> _Task statement_: Reproduce the data in its entirety, exactly as supplied.

> _Source material_:
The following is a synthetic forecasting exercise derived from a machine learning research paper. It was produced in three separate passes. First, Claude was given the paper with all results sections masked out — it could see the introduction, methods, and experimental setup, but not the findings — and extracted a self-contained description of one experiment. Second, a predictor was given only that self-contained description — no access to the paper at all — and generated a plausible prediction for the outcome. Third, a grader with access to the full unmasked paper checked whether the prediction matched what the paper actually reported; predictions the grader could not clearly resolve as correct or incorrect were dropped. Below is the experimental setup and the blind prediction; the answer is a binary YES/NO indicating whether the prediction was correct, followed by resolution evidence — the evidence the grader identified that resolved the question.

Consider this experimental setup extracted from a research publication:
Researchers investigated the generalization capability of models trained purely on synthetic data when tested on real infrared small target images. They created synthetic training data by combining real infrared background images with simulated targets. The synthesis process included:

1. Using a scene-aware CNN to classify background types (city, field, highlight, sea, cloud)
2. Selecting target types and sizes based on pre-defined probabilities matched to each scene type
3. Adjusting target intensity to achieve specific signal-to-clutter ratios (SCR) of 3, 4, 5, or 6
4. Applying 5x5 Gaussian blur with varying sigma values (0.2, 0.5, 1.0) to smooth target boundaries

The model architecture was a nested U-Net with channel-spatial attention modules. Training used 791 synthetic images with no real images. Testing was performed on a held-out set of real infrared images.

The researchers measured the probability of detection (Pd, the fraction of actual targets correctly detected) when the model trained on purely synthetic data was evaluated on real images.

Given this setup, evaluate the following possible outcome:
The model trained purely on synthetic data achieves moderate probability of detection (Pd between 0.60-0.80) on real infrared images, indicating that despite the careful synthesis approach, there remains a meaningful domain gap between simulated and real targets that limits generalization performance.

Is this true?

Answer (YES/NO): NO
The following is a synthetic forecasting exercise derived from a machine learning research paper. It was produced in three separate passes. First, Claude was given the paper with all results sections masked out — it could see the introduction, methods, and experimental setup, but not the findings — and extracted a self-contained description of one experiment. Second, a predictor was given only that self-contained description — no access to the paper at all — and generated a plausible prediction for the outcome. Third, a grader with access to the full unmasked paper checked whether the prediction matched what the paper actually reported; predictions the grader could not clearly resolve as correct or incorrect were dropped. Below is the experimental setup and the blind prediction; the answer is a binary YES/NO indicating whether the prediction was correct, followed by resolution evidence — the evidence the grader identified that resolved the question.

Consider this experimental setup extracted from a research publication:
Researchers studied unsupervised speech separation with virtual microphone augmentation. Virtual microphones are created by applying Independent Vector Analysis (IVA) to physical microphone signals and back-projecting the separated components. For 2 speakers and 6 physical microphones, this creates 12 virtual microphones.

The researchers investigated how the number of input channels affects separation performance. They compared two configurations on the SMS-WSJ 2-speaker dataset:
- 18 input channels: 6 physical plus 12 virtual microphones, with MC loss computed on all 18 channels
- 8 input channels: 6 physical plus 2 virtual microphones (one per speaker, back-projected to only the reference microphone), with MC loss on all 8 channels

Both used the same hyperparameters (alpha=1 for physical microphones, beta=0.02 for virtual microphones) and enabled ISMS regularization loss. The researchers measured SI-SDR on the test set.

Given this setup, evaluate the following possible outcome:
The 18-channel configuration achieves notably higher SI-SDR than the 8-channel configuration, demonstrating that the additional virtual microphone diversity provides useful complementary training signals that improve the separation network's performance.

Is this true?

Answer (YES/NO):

> _Final answer_:
The following is a synthetic forecasting exercise derived from a machine learning research paper. It was produced in three separate passes. First, Claude was given the paper with all results sections masked out — it could see the introduction, methods, and experimental setup, but not the findings — and extracted a self-contained description of one experiment. Second, a predictor was given only that self-contained description — no access to the paper at all — and generated a plausible prediction for the outcome. Third, a grader with access to the full unmasked paper checked whether the prediction matched what the paper actually reported; predictions the grader could not clearly resolve as correct or incorrect were dropped. Below is the experimental setup and the blind prediction; the answer is a binary YES/NO indicating whether the prediction was correct, followed by resolution evidence — the evidence the grader identified that resolved the question.

Consider this experimental setup extracted from a research publication:
Researchers investigated the generalization capability of models trained purely on synthetic data when tested on real infrared small target images. They created synthetic training data by combining real infrared background images with simulated targets. The synthesis process included:

1. Using a scene-aware CNN to classify background types (city, field, highlight, sea, cloud)
2. Selecting target types and sizes based on pre-defined probabilities matched to each scene type
3. Adjusting target intensity to achieve specific signal-to-clutter ratios (SCR) of 3, 4, 5, or 6
4. Applying 5x5 Gaussian blur with varying sigma values (0.2, 0.5, 1.0) to smooth target boundaries

The model architecture was a nested U-Net with channel-spatial attention modules. Training used 791 synthetic images with no real images. Testing was performed on a held-out set of real infrared images.

The researchers measured the probability of detection (Pd, the fraction of actual targets correctly detected) when the model trained on purely synthetic data was evaluated on real images.

Given this setup, evaluate the following possible outcome:
The model trained purely on synthetic data achieves moderate probability of detection (Pd between 0.60-0.80) on real infrared images, indicating that despite the careful synthesis approach, there remains a meaningful domain gap between simulated and real targets that limits generalization performance.

Is this true?

Answer (YES/NO): NO
The following is a synthetic forecasting exercise derived from a machine learning research paper. It was produced in three separate passes. First, Claude was given the paper with all results sections masked out — it could see the introduction, methods, and experimental setup, but not the findings — and extracted a self-contained description of one experiment. Second, a predictor was given only that self-contained description — no access to the paper at all — and generated a plausible prediction for the outcome. Third, a grader with access to the full unmasked paper checked whether the prediction matched what the paper actually reported; predictions the grader could not clearly resolve as correct or incorrect were dropped. Below is the experimental setup and the blind prediction; the answer is a binary YES/NO indicating whether the prediction was correct, followed by resolution evidence — the evidence the grader identified that resolved the question.

Consider this experimental setup extracted from a research publication:
Researchers studied unsupervised speech separation with virtual microphone augmentation. Virtual microphones are created by applying Independent Vector Analysis (IVA) to physical microphone signals and back-projecting the separated components. For 2 speakers and 6 physical microphones, this creates 12 virtual microphones.

The researchers investigated how the number of input channels affects separation performance. They compared two configurations on the SMS-WSJ 2-speaker dataset:
- 18 input channels: 6 physical plus 12 virtual microphones, with MC loss computed on all 18 channels
- 8 input channels: 6 physical plus 2 virtual microphones (one per speaker, back-projected to only the reference microphone), with MC loss on all 8 channels

Both used the same hyperparameters (alpha=1 for physical microphones, beta=0.02 for virtual microphones) and enabled ISMS regularization loss. The researchers measured SI-SDR on the test set.

Given this setup, evaluate the following possible outcome:
The 18-channel configuration achieves notably higher SI-SDR than the 8-channel configuration, demonstrating that the additional virtual microphone diversity provides useful complementary training signals that improve the separation network's performance.

Is this true?

Answer (YES/NO):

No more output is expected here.